Note: This is another one of my older stories I wrote for a class. I'm still planning to revise it someday so any input would be great.

Middle of Nowhere

We're driving. No, that's not quite correct. I'm driving and he's in the passenger seat looking out the window, watching the fields and road signs go by. We pass an old man walking his equally old dog and the song on the radio changes from lukewarm rock to fluffy adult pop. One of those easy-listening stations, the only type playing in the vast emptiness of rural America.

He plays with the radio, seeking something more to our tastes: metal and angst, maybe a tangible melody if we're really in the mood for focused noise. But the stations don't give us anything, offering up polka and oldies. The radio clicks off to the tinny strains of Sixteen Tons and I look over at him but say nothing.

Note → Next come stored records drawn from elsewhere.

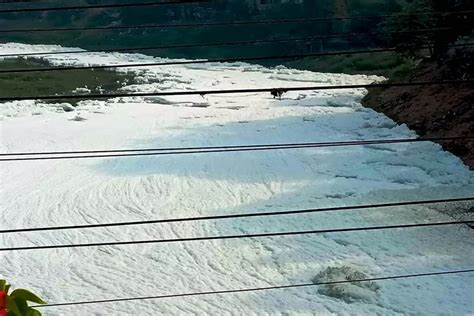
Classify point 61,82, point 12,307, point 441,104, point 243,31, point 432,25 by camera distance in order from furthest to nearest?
point 243,31, point 61,82, point 432,25, point 441,104, point 12,307

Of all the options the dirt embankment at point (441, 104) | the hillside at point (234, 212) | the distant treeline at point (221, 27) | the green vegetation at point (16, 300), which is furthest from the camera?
the distant treeline at point (221, 27)

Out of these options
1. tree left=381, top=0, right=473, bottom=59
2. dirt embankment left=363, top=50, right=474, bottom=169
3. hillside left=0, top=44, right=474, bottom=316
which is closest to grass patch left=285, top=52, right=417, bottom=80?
tree left=381, top=0, right=473, bottom=59

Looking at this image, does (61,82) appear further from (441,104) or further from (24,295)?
(24,295)

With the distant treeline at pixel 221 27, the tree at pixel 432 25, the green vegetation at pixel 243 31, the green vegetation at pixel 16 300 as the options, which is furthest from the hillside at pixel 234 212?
the distant treeline at pixel 221 27

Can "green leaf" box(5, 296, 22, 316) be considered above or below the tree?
below

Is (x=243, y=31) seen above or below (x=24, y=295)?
above

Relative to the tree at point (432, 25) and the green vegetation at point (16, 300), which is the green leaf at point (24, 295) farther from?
the tree at point (432, 25)

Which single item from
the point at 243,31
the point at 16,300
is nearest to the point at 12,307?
the point at 16,300

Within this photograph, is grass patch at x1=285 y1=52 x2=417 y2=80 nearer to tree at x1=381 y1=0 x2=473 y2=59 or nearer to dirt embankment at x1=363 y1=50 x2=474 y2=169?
tree at x1=381 y1=0 x2=473 y2=59
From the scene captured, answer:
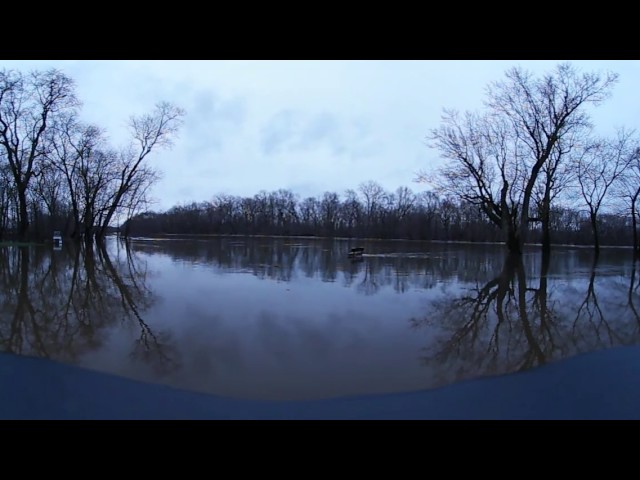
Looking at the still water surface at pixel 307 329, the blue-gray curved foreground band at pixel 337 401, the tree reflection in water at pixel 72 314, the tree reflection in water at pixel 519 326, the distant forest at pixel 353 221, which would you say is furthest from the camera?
the distant forest at pixel 353 221

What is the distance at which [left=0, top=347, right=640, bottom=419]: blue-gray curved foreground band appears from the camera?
4496 millimetres

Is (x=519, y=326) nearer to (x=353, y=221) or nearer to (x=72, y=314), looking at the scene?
(x=72, y=314)

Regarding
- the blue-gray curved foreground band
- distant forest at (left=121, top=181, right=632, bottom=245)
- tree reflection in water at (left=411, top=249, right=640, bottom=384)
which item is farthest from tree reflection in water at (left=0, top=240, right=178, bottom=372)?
distant forest at (left=121, top=181, right=632, bottom=245)

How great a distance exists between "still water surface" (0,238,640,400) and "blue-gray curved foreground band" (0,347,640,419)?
0.32m

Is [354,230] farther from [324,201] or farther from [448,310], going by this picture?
[448,310]

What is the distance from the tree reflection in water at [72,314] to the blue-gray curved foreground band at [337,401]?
0.85 metres

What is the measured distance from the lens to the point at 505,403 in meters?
4.81

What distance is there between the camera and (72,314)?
9469mm

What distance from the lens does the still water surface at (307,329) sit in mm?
5809

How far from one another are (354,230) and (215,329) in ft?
319

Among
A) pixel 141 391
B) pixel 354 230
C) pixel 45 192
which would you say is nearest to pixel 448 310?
pixel 141 391

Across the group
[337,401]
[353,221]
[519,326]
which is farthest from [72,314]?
[353,221]

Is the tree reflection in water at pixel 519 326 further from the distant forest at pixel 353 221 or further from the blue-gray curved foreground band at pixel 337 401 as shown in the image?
the distant forest at pixel 353 221

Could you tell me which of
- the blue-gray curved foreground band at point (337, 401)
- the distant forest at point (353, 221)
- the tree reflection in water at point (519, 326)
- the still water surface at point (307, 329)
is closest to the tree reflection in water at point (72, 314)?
the still water surface at point (307, 329)
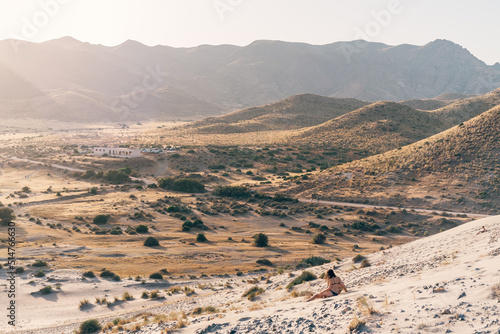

A clink and grating sound make me frown as he lights a cigarette and cracks open the window.

I'm five years old; he's practically an adult at age twelve. I can't think of a time we're apart. No one's as amazing as my brother.

From my bedroom window, taking in the summer breeze, I watch his escapades in the yard. He jumps his bike off a ramp he built all by himself. The bike flies like in ET, a mile at least, I'm sure, and lands flawlessly on the driveway. I clap and cheer for him, knowing everyone else is just jealous that my brother can do things they can't.

Ryan can do anything.

"Those make your lungs crispy, you know," I mutter and glare at the glowing red dot a few inches from his face.

"Hey, I opened the window, okay?" He takes another drag. "I just need to relax."

"There're better ways." I dig around in the plastic bag at my feet, snacks we picked up at the gas station an hour before. "You've got another Slim Jim."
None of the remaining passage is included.